We Love You, Charlie Freeman: A Novel

Page 20

by Kaitlyn Greenidge


  I put a monument to Daisy beside my parents’ grave in the Courtland County Cemetery, but I kept her bones. I had a portrait made of me, in this library, sitting at this very desk, her little skeleton upright, keeping vigil beside me. The portrait painter made me seem much older than I actually was, but he got the skeleton correct.

  After Daisy died, I could not bear to think of another chimpanzee. I mourned her terribly. Daisy’s bones on my desk, I swear, click clacked to me constantly our whole sad adventure together. So I ordered them packed away in storage, and they are there now, somewhere in a box, in some attic upstairs, yellowing under tissue paper.

  Doubled down again with that familiar grief of failure, I hired Dr. Gardner and gave him full range of the Institute. I let him do whatever he wished, as long as he could get a monkey to talk. He promised me he could. And for a long time I did not pay attention to anything he did. So I cannot rightfully be held responsible for it. If You are being fair, African American people.

  Dr. Gardner only stayed with us a year and left suddenly —right after the triumph of the birth of one of our first chimpanzees, after Daisy. One of his assistants went to his room and found it destroyed—pages torn from his books, his ledgers dashed with ink and his pencils splintered and scattered across the floor. A few days later, he sent a postcard to the Institute with a postmark from Miami, claiming he would be gone for only a few days. He was never heard from again. Professor Gorey claims that she has traced his whereabouts to a cemetery in Florida, to a grave with an alias on a headstone. She believes he hanged himself in Miami, but it is too sad, too horrible, to imagine such an end for Dr. Gardner, even if he was as terrible as described.

  I did not know he was dead until Professor Gorey told me, over fifty years later.
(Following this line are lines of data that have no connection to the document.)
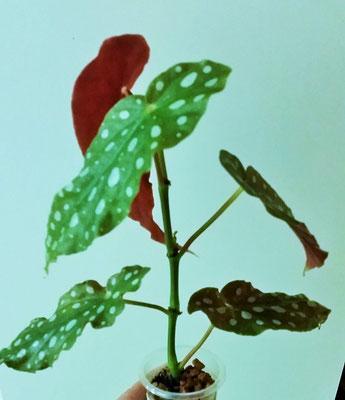 Бегония maculata var. wightii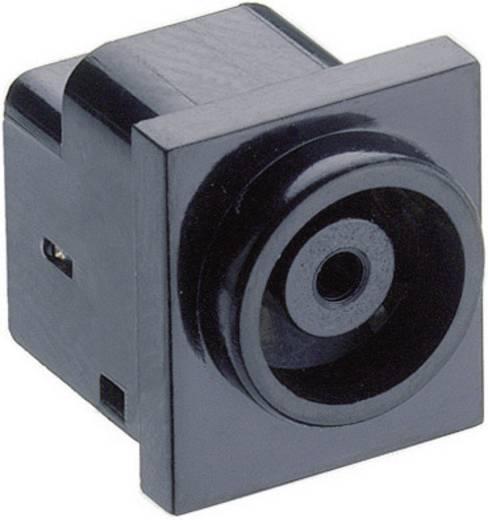 Niedervolt-Steckverbinder Schaltkontakt-Art: Öffner Buchse, Einbau horizontal 7 mm 4 mm Lumberg 1613 11 1 St.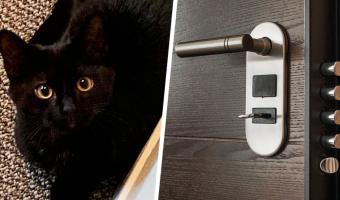 Кот лишился самого дорогого и ответил хозяевам тем же. Бубенцы пошли по цене дома, ведь он запер дверь изнутри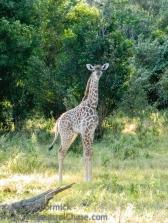 20120215-KSM-Giraffes-2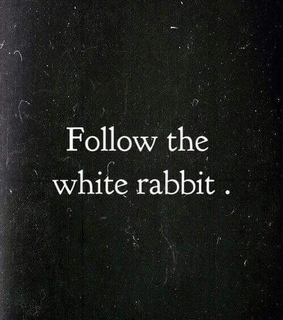 quotes, alice in wonderland and white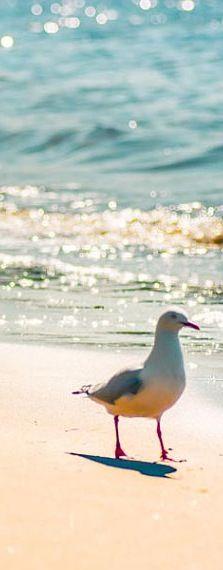 Sun Sand Surf & SeaGull
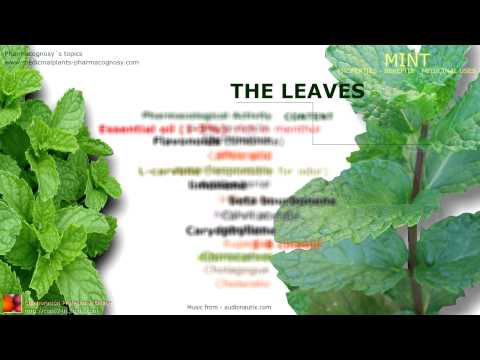 Video Mint benefits. Medicinal properties of mint plant. Leaves. Spearmint.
At the time, I sat here and waited a few months for him to return, and when he did not, I was crushed again by my own failure. I dismissed his research team and had all his papers boxed up, and I hired other doctors, different doctors, to meet my goal and I didn’t think of You, African American people (I hadn’t been thinking of You to begin with), until Professor Gorey came along.

  So, You see, African Americans, this was all I knew of the story. I can’t be blamed. I cannot be held responsible. I certainly cannot be judged for it. My money funded these experiments, it’s true, and many people were hurt. But I didn’t personally do it. So where does my guilt lie? I feel it, but I don’t think it’s justified. So I do not think it’s a real emotion. But I feel it in my breast just as keenly as I’ve felt any other sorrow, so I write it out for You, hoping it will be enough for the both of us.
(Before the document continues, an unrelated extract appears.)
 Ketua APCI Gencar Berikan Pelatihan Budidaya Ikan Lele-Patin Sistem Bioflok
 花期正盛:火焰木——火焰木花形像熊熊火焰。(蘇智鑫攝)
  I began my work not out of a wish to hurt. And not to “establish and honor my cultural hegemony,” as Professor Gorey would have you believe. Everything I did, even this, especially this letter that I write to you, I do out of love.

  I seek your forgiveness, African Americans, in earnest. I’ve lived long enough to know that faith and trust in the kindness of others is a hard-won oblivion, is a very strong armor. It may hurt, in the short run, to have an open, trusting heart. It may mean, in the short run, that you are weak. But in the long run it can mean survival.

  It takes a kind of courage to be kind. So I ask, African Americans, that you be kind to me. That you not blame me for wrongs I knew nothing about and that have nothing to do with me. I hope to play some small part in restoring You, African Americans, to bravery and love. In restoring You to hope. In restoring You to Your trusting nature.

  Because You must understand the importance of what I’ve been trying to do. I’ve waited over seventy years to hear an ape speak, to finally get it right. And African American people, it’s bigger and weightier than anything You think I’ve done to You.

  With love,

  Julia Toneybee-Leroy

  Charlotte

  “You can order whatever you want,” my father told me.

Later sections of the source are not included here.